I try very hard not to look at people, inventions and thought-processes as lazy, but its very difficult not to when you walk down the baby aisle of any given store and see 'toss n go' flatwear, disposable/one-use bottles and a slue of other products meant for quick on-the-go use and dumping. Do today's parents even realize what a novelty babywipes are? On top of cloth diapers my mother used wash cloths on my older brother--imagine the laundry that poor woman had to do on an almost daily basis! So in NO way am I saying all of the innovations geared to babies since his birth are frivolous or wasteful--but some have gone too far, and we should be demanding better. Need an example?
It's around $1 for a 2oz jar of baby food. Depending on the child's age (& appetite) they'll eat 1-4 per meal, to a cost of up to $15 a day. During growth spurts they eat even more.

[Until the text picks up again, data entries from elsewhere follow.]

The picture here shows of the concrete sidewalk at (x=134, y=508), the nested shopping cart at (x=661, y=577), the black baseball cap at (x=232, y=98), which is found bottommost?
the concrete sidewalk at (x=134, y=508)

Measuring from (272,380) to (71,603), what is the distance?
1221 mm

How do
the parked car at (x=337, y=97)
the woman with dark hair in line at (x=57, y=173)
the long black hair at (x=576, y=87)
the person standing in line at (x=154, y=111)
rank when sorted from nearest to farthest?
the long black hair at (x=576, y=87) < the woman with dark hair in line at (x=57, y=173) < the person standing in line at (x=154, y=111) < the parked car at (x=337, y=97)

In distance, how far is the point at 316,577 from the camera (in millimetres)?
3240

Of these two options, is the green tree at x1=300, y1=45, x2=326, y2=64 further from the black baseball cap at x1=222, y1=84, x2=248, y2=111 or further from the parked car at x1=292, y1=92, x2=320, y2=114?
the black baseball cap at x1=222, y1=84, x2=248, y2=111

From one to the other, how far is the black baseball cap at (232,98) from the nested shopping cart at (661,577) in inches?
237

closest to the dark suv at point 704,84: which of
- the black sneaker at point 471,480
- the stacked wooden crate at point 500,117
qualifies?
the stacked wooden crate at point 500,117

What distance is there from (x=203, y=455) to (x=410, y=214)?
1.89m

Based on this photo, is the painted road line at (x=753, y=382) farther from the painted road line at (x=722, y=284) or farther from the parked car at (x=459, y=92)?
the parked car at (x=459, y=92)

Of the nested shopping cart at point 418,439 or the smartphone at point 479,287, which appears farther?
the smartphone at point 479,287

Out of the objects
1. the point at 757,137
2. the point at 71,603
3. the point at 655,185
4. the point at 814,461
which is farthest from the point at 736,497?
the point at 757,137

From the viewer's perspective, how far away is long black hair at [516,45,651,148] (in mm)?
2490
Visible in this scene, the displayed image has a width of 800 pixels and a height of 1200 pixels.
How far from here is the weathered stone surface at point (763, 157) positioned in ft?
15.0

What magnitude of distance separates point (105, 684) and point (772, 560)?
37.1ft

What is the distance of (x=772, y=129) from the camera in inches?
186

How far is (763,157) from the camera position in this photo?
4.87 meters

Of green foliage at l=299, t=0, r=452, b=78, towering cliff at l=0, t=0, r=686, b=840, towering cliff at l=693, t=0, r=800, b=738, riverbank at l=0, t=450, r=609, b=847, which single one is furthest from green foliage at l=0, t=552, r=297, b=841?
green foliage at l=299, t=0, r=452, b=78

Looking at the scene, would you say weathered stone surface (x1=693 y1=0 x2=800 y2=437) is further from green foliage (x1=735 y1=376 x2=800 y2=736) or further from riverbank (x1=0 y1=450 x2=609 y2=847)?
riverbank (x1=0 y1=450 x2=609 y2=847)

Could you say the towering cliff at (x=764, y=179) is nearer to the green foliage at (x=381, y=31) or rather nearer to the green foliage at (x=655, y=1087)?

Money aside, think of all the resources that went into producing just one jar: the electricity, glass, plastic, metal, water, transportation & on and on. Why aren't we demanding larger jars? Jars that could be used for days? An 8oz jar of carrots would have been a godsend 2 years ago, not just because my boy sucked that down like it was oxygen, it would've saved money, to not have a door -shelf wasted in the fridge for a few tiny jars, & would have saved an incalculable amount of water, energy and resources. And that's just ONE baby item.
I could go on for days belaboring the point and going through the whole list--but I won't. Instead I'll go back to hand-me-downs (as ranted about in the Donating post from last month.). In my basement--at this very moment--is stuff from when my nephews were first born--my nephews who are 16 and 7 years old! For years I've been begging and threatening my brother and his wife to either take them home, sell/donate them, or have me do it for them. WHY would you just let perfectly good things (clothes, swing, high chair, bouncer etc) just sit there collecting dust when someone else could be using it? Now I understand the first few years when they weren't sure they wanted another one or not, but once that decision had been made one should have been made about the crap in my basement! My point mentioning this is the irony that we're buying all these disposable bottles, forks, tiny/over-packaged things for our children and then holding on to the big reusable things long after they are gone... for what? It's incredibly wasteful, lazy and environmentally irresponsible! Our hoarding just means we all 'need' bigger houses to store the crap we don't/won't use again--therefore wasting land as well as resources!
*My son flanked by his two older cousins* |
This post makes a lot of sense! I've been wondering for years now why waste is so overlooked. My mom is a nurse and knows the insane waste that goes on in Hospitals. They claim that it's the best way to be sanitary. My mom knows there are more conserving methods that can be used and even more sanitary. Unfortunately, that costs money and energy, which people don't really have a lot of these days. But, like you said, with the right mind-set anything is possible.